## WHAT THE TASK ASKS
Write the data out again in full, with no departure from the original.

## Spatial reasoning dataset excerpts
----------------

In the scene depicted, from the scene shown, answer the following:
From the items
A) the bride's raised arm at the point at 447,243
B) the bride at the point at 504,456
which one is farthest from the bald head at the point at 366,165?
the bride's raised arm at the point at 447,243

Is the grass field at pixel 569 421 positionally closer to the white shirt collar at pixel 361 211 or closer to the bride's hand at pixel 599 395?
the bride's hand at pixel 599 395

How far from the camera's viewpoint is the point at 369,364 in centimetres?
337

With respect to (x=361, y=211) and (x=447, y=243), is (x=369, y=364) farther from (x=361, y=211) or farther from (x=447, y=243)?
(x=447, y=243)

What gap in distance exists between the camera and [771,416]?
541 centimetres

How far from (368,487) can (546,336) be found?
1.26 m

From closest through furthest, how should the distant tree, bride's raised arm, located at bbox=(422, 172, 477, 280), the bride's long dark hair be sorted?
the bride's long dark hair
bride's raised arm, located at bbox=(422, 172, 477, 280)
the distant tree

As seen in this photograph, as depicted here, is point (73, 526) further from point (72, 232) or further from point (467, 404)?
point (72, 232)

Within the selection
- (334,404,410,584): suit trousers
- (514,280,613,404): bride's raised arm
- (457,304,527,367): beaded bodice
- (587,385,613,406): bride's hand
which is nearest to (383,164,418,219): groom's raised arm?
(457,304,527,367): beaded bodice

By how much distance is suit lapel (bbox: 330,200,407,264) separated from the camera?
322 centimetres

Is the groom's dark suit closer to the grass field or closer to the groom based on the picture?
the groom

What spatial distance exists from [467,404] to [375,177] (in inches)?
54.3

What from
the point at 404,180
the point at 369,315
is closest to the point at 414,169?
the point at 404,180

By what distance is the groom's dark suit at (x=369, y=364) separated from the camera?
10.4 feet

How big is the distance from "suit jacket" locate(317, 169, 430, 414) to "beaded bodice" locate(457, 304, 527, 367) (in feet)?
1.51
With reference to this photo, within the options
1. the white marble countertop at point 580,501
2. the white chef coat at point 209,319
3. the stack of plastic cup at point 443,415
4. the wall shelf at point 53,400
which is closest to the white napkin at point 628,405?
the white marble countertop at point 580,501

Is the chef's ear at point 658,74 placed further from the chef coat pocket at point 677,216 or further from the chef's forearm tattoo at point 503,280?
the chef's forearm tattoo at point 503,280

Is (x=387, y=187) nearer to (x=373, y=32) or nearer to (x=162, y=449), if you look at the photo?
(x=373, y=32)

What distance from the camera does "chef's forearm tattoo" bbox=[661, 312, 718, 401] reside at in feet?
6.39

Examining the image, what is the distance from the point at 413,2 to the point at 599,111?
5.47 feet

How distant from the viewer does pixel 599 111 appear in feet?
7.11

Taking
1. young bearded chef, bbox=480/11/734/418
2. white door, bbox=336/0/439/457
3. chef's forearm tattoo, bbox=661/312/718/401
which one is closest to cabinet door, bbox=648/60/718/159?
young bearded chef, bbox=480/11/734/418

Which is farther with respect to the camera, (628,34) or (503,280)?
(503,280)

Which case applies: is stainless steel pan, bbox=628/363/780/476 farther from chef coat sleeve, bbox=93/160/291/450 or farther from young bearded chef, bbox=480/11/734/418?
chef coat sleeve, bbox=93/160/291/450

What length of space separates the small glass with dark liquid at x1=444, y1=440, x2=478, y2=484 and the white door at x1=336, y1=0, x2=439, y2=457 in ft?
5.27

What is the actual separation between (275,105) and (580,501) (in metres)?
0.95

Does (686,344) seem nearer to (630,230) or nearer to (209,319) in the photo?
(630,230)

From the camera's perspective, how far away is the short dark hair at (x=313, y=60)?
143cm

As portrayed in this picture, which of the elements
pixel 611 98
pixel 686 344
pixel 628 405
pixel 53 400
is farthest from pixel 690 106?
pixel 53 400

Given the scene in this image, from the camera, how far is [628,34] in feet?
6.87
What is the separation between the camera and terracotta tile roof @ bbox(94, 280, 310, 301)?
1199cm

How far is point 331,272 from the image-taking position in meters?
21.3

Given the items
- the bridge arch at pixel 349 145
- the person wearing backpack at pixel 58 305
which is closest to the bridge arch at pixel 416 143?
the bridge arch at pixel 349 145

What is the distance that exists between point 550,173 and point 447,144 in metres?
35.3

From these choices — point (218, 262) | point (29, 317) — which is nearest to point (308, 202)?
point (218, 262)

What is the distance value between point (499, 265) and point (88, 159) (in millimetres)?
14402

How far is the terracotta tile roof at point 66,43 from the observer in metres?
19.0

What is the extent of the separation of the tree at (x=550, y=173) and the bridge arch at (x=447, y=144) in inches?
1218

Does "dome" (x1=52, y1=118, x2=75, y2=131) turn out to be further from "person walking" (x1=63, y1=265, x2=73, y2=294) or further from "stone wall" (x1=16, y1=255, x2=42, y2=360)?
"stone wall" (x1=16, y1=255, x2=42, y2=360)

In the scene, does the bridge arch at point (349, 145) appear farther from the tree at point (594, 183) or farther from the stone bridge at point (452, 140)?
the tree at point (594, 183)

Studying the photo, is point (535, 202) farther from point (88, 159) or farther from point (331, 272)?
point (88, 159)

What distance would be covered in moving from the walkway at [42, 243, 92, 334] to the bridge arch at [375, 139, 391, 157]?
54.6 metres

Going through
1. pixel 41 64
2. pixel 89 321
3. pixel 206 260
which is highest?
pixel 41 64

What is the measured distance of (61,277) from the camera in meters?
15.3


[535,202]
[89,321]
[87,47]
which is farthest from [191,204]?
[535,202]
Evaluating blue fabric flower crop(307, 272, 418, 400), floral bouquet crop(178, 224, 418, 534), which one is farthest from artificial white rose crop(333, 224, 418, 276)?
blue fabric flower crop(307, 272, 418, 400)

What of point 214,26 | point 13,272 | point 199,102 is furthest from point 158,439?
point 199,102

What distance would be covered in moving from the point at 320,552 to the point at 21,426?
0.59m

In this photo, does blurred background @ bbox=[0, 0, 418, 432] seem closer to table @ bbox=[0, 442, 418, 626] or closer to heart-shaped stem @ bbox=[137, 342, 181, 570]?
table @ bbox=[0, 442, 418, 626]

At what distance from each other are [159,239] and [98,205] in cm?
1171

----------------

## SOLUTION TO THIS EXERCISE
In the scene depicted, from the scene shown, answer the following:
From the items
A) the bride's raised arm at the point at 447,243
B) the bride at the point at 504,456
which one is farthest from the bald head at the point at 366,165?
the bride's raised arm at the point at 447,243

Is the grass field at pixel 569 421 positionally closer to the white shirt collar at pixel 361 211 or closer to the bride's hand at pixel 599 395?
the bride's hand at pixel 599 395

How far from the camera's viewpoint is the point at 369,364 in centimetres?
337

With respect to (x=361, y=211) and (x=447, y=243), is (x=369, y=364) farther from (x=361, y=211) or farther from (x=447, y=243)?
(x=447, y=243)

What gap in distance exists between the camera and [771,416]?
541 centimetres

How far from (368,487) can (546,336) be found?
1.26 m

From closest through furthest, how should the distant tree, bride's raised arm, located at bbox=(422, 172, 477, 280), the bride's long dark hair be sorted?
the bride's long dark hair
bride's raised arm, located at bbox=(422, 172, 477, 280)
the distant tree

As seen in this photograph, as depicted here, is point (73, 526) further from point (72, 232) or further from point (467, 404)?
point (72, 232)

Within the selection
- (334,404,410,584): suit trousers
- (514,280,613,404): bride's raised arm
- (457,304,527,367): beaded bodice
- (587,385,613,406): bride's hand
which is nearest to (383,164,418,219): groom's raised arm?
(457,304,527,367): beaded bodice

By how much distance is suit lapel (bbox: 330,200,407,264) separated from the camera?
322 centimetres

Is the groom's dark suit closer to the grass field or closer to the groom based on the picture?
the groom

What spatial distance exists from [467,404] to [375,177] (in inches)?
54.3

What from
the point at 404,180
the point at 369,315
is closest to the point at 414,169?
the point at 404,180

By what distance is the groom's dark suit at (x=369, y=364) separated from the camera?
10.4 feet

How big is the distance from "suit jacket" locate(317, 169, 430, 414) to "beaded bodice" locate(457, 304, 527, 367) (in feet)?
1.51
With reference to this photo, within the options
1. the white marble countertop at point 580,501
2. the white chef coat at point 209,319
3. the stack of plastic cup at point 443,415
4. the wall shelf at point 53,400
which is closest to the white napkin at point 628,405?
the white marble countertop at point 580,501

Is the chef's ear at point 658,74 placed further from the chef coat pocket at point 677,216 or further from the chef's forearm tattoo at point 503,280?
the chef's forearm tattoo at point 503,280

Is (x=387, y=187) nearer to (x=373, y=32) or nearer to (x=162, y=449), if you look at the photo?
(x=373, y=32)

What distance from the camera does "chef's forearm tattoo" bbox=[661, 312, 718, 401] reside at in feet?
6.39

Examining the image, what is the distance from the point at 413,2 to the point at 599,111?
5.47 feet

How distant from the viewer does pixel 599 111 appear in feet?
7.11

Taking
1. young bearded chef, bbox=480/11/734/418
2. white door, bbox=336/0/439/457
3. chef's forearm tattoo, bbox=661/312/718/401
which one is closest to cabinet door, bbox=648/60/718/159?
young bearded chef, bbox=480/11/734/418

Which is farther with respect to the camera, (628,34) or (503,280)?
(503,280)

Which case applies: is stainless steel pan, bbox=628/363/780/476 farther from chef coat sleeve, bbox=93/160/291/450 or farther from young bearded chef, bbox=480/11/734/418?
chef coat sleeve, bbox=93/160/291/450

What length of space separates the small glass with dark liquid at x1=444, y1=440, x2=478, y2=484 and the white door at x1=336, y1=0, x2=439, y2=457 in ft?
5.27

What is the actual separation between (275,105) and (580,501) (in metres)?
0.95

Does (686,344) seem nearer to (630,230) or nearer to (209,319) in the photo?
(630,230)

From the camera's perspective, how far away is the short dark hair at (x=313, y=60)?
143cm

As portrayed in this picture, which of the elements
pixel 611 98
pixel 686 344
pixel 628 405
pixel 53 400
is farthest from pixel 690 106?
pixel 53 400

Given the scene in this image, from the camera, how far is [628,34] in feet?
6.87
What is the separation between the camera and terracotta tile roof @ bbox(94, 280, 310, 301)?
1199cm

How far is point 331,272 from the image-taking position in meters?
21.3

Given the items
- the bridge arch at pixel 349 145
- the person wearing backpack at pixel 58 305
which is closest to the bridge arch at pixel 416 143?
the bridge arch at pixel 349 145

What is the distance that exists between point 550,173 and point 447,144 in metres?
35.3

From these choices — point (218, 262) | point (29, 317) — which is nearest to point (308, 202)?
point (218, 262)

What is the distance value between point (499, 265) and point (88, 159) (in millimetres)?
14402

How far is the terracotta tile roof at point 66,43 from the observer in metres?
19.0

What is the extent of the separation of the tree at (x=550, y=173) and the bridge arch at (x=447, y=144) in inches?
1218

Does "dome" (x1=52, y1=118, x2=75, y2=131) turn out to be further from "person walking" (x1=63, y1=265, x2=73, y2=294) or further from "stone wall" (x1=16, y1=255, x2=42, y2=360)?
"stone wall" (x1=16, y1=255, x2=42, y2=360)

In the scene, does the bridge arch at point (349, 145) appear farther from the tree at point (594, 183) or farther from the stone bridge at point (452, 140)?
the tree at point (594, 183)

Studying the photo, is point (535, 202) farther from point (88, 159) or farther from point (331, 272)?
point (88, 159)

What distance would be covered in moving from the walkway at [42, 243, 92, 334] to the bridge arch at [375, 139, 391, 157]?
54.6 metres

Going through
1. pixel 41 64
2. pixel 89 321
3. pixel 206 260
which is highest?
pixel 41 64

What is the measured distance of (61,277) from the camera in meters?
15.3


[535,202]
[89,321]
[87,47]
which is farthest from [191,204]?
[535,202]
Evaluating blue fabric flower crop(307, 272, 418, 400), floral bouquet crop(178, 224, 418, 534), which one is farthest from artificial white rose crop(333, 224, 418, 276)?
blue fabric flower crop(307, 272, 418, 400)

What of point 214,26 | point 13,272 | point 199,102 is furthest from point 158,439?
point 199,102

What distance would be covered in moving from the point at 320,552 to the point at 21,426?
0.59m

In this photo, does blurred background @ bbox=[0, 0, 418, 432] seem closer to table @ bbox=[0, 442, 418, 626] or closer to heart-shaped stem @ bbox=[137, 342, 181, 570]?
table @ bbox=[0, 442, 418, 626]

At what distance from each other are [159,239] and [98,205] in cm?
1171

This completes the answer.